### AIM
Copy out every one of the records below word for word, leaving nothing out.

====

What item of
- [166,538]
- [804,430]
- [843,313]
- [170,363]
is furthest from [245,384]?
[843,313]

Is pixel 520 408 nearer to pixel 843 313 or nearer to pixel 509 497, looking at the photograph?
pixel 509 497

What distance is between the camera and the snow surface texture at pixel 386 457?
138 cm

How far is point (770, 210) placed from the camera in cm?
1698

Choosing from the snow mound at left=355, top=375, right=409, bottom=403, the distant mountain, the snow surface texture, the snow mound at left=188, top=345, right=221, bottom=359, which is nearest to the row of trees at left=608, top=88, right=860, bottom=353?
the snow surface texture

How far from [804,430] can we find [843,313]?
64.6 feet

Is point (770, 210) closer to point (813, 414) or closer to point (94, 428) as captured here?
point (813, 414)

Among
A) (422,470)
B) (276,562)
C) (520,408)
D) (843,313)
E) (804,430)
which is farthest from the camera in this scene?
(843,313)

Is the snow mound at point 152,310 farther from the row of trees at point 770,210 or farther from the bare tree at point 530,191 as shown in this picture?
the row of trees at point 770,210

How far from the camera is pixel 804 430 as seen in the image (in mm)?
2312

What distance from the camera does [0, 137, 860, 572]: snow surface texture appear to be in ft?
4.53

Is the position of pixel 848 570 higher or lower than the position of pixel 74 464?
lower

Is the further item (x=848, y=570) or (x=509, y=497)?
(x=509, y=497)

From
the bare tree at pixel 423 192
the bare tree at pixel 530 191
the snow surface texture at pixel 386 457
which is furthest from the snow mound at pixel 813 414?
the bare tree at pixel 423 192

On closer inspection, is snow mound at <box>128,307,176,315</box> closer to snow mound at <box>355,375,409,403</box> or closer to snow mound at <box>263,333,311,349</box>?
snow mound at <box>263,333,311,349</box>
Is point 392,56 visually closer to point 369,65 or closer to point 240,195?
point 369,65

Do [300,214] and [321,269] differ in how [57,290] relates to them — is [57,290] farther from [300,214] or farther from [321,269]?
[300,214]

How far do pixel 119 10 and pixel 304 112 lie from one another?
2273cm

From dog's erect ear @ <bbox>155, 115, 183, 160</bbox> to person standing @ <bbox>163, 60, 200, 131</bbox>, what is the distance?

====

### OUTPUT OF THE EXERCISE
What item of
- [166,538]
- [804,430]
- [843,313]
- [170,363]
is furthest from [245,384]?
[843,313]

Is pixel 520 408 nearer to pixel 843 313 or nearer to pixel 509 497, looking at the photograph?
pixel 509 497

What distance is between the camera and the snow surface texture at pixel 386 457?
138 cm

How far is point (770, 210) placed from the camera in cm?
1698

Choosing from the snow mound at left=355, top=375, right=409, bottom=403, the distant mountain, the snow surface texture, the snow mound at left=188, top=345, right=221, bottom=359, which is nearest to the row of trees at left=608, top=88, right=860, bottom=353?
the snow surface texture

How far from [804,430] can we find [843,313]?
64.6 feet

Is point (770, 210) closer to point (813, 414) or closer to point (94, 428) as captured here?
point (813, 414)

Among
A) (422,470)
B) (276,562)
C) (520,408)
D) (843,313)
E) (804,430)
which is farthest from the camera in this scene?
(843,313)

Is the snow mound at point 152,310 farther from the row of trees at point 770,210 or farther from the bare tree at point 530,191 as shown in this picture?
the row of trees at point 770,210

How far from the camera is pixel 804 430 as seen in the image (in mm)?
2312

What distance from the camera does [0, 137, 860, 572]: snow surface texture appear to be in ft?
4.53

Is the position of pixel 848 570 higher or lower than the position of pixel 74 464?
lower

Is the further item (x=848, y=570) or (x=509, y=497)?
(x=509, y=497)

From
the bare tree at pixel 423 192
the bare tree at pixel 530 191
the snow surface texture at pixel 386 457
which is furthest from the snow mound at pixel 813 414?
the bare tree at pixel 423 192

On closer inspection, is snow mound at <box>128,307,176,315</box> closer to snow mound at <box>355,375,409,403</box> or closer to snow mound at <box>263,333,311,349</box>?
snow mound at <box>263,333,311,349</box>
Is point 392,56 visually closer to point 369,65 or closer to point 240,195?
point 369,65

Do [300,214] and [321,269] differ in how [57,290] relates to them — is [57,290] farther from [300,214] or farther from [321,269]?
[300,214]

How far do pixel 119 10 and pixel 304 112 lie from one another?
2273cm

From dog's erect ear @ <bbox>155, 115, 183, 160</bbox> to person standing @ <bbox>163, 60, 200, 131</bbox>, what is the distance?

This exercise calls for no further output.